Now, sheltering in the loading bay of an abandoned factory, he took mental inventory of the things in the trunk. A suitcase, a few items of clothing, a camera, a tape recorder, the radio he had used to communicate with the surveillance team. If the car was not collected soon, the police would impound it, break open the trunk, and examine the contents. They would play the audiotape and discover that Werner Müller’s gallery and telephones had been bugged. They would develop exposed rolls of film and discover photographs of the gallery’s exterior. They would calculate the angle of the photographs and surmise that they had been taken from a window of the Hôtel Laurens. They would question the staff at the hotel and discover that the room in question had been occupied by a rude German writer.

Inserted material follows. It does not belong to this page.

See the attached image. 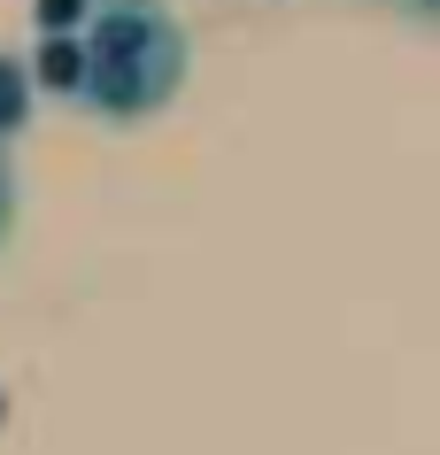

Gabriel’s right hand began to throb. The strain was catching up with him. He’d stayed on the move after the bombing, ridden a dozen Métro trains, walked countless miles along the crowded boulevards. From a public telephone near the Luxembourg Gardens, he had made contact with Uzi Navot on the emergency channel.
Gabriel looked up now and saw two cars moving slowly along a narrow service road bordered by a sagging chain-link fence. The headlights were doused. The cars stopped about fifty yards away. Gabriel jumped down from the loading dock-the landing sent shock waves of pain through his hands-and walked toward them. The rear door of the first car flew open. Navot was slumped in the backseat. “Get in,” he grumbled. Clearly, he had watched too many American movies about the Mafia.
Navot had brought a doctor, one of Ari Shamron’s sayanim . He was sitting in the front passenger seat. He made an operating table of the center armrest, spreading a sterile cloth over it and switching on the dome light. The doctor cut away the dressing and examined the wound. He pulled his lips into a mild frown- Not so bad. You bring me here for this? “ Something for the pain?” he asked, but Gabriel shook his head. Another frown, another tip of the head- As you wish.